Thomas was turned on to the RV luxury brand by Bernie Little, the flamboyantly wealthy owner of the Miss Budweiser hydroplane racing boat. Little had owned 20 to 25 custom motor coaches over the years, Thomas told C-SPAN in 2001.
Back in those days, a basic Prevost Marathon sold for about $1 million and could fetch far more depending on the bells and whistles.
At the time, the Thomases’ primary source of income was the justice’s salary, then $167,900. He had yet to sell his autobiography, and property and other records show that the couple had significant debt: They had purchased their house in 1992 for $552,000 with 5% down, then refinanced it two years later, taking out a 15-year mortgage of $496,000. Plus, they had at least one line of credit of $15,000 to $50,000.
So, in Thomas’ telling, he began searching for a used Prevost at Little’s suggestion, one with enough miles on it to depreciate the value. “The depreciation curve – it’s very steep,” he made a point of saying in the 2001 C-SPAN interview.
The title history documents reviewed by the Times show that when the motor coach was sold for $267,230 to the Thomases in 1999, it had 93,618 miles on it. It came equipped with plush leather seating, a kitchen, a bathroom and a bedroom. In addition to its orange flame motif, it had a large Pegasus painted on the back, according to Jason Mang, the step-grandson of the previous owner, Bonnie Owenby.
“It was superluxury, really bougie,” he recalled.
On Nov. 19, 1999, after spotting the motor coach on the lot of Desert West Coach in Phoenix and putting a hold on it, Thomas attended a dinner at the conservative Goldwater Institute. In a speech that night, he said he had never yearned to be a federal judge. “Pure and simple, I wanted to be rich,” he said.
Wayne Mullis, the owner of the now-defunct Desert West, said in an interview that Thomas never discussed obtaining traditional financing with him, and that “as far as I know, he paid for it.”
While the terms of Welters’ loan to Thomas are unclear, rules governing loans of more than $10,000 between friends and family are not.
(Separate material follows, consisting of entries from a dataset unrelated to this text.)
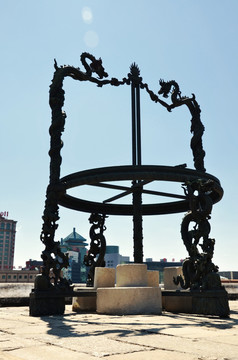 北京古观象台 测量仪器 天文仪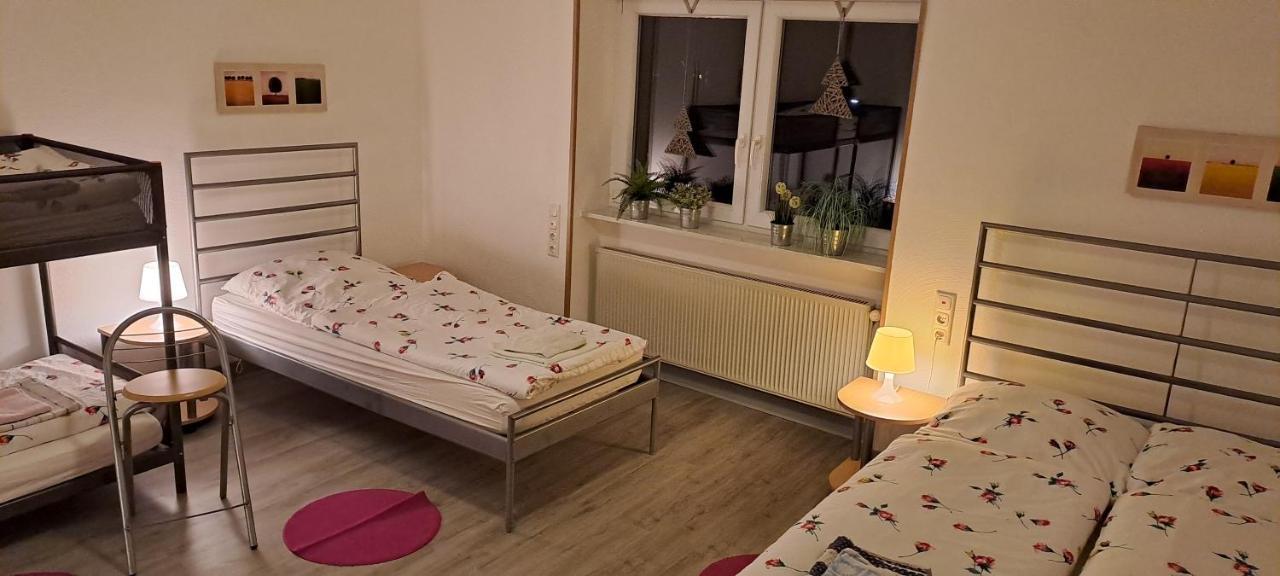 "Baerenhaus" Ferienwohnung 皮特林根 外观 照片
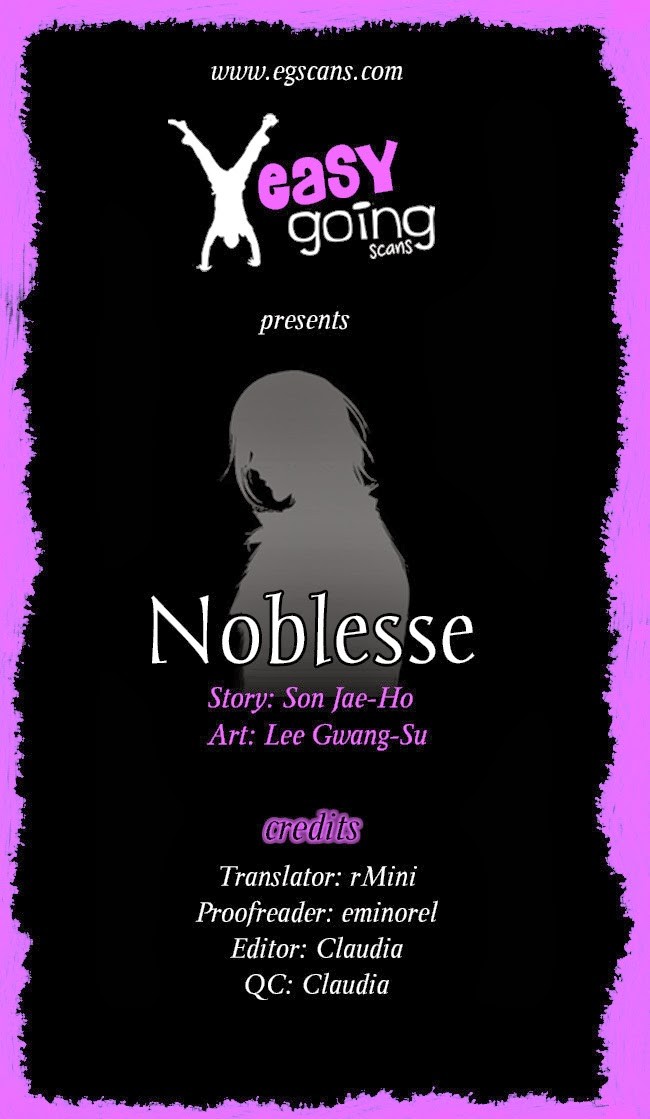 Read Noblesse En Manga Online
Loans can be reclassified as gifts or income to the borrower, either of which would have to be reported by the justice under court disclosure rules, if any portion of the debt is forgiven or discharged as uncollectable. But even if a lender does not take those steps, a loan can still be considered a reportable gift or income if it doesn’t meet certain standards.
Loan terms should be spelled out in a written agreement, with a clearly defined, regular repayment schedule, tax experts said. Lenders must charge at least the applicable federal interest rate, which was a little over 6% in December 1999, when the deal to buy the motor coach closed. And if a borrower is in arrears, lenders must make a good-faith effort to collect, even to the point of going to court.
“Absent that, it’s more of a gift,” said Rich Lahijani, tax director of Edelman Financial Engines, an independent wealth planning and investment advisory firm.
The title history records held by the Virginia Department of Motor Vehicles do not contain detailed information about the loan itself. What they show is that when the Thomases drove their motor coach back home to Virginia, they registered it in Prince William County, which does not charge personal property tax on RVs stored there, unlike Fairfax County, where they live.
And as of late last month, when the Times reviewed the records, they still listed Welters as the lien holder, notwithstanding the signed release he said he gave Thomas in 2008 so he could obtain a new, clear title.
Welters said he could not explain why he was still listed as the holder of the lien. After he gave Thomas the paperwork, he said, “I don’t know what process the borrower should have followed.” (To clear the title, the paperwork should have been brought to the DMV, where the lien release would have been recorded and a replacement title issued.) As for Thomas, that was among the matters he declined to discuss with the Times.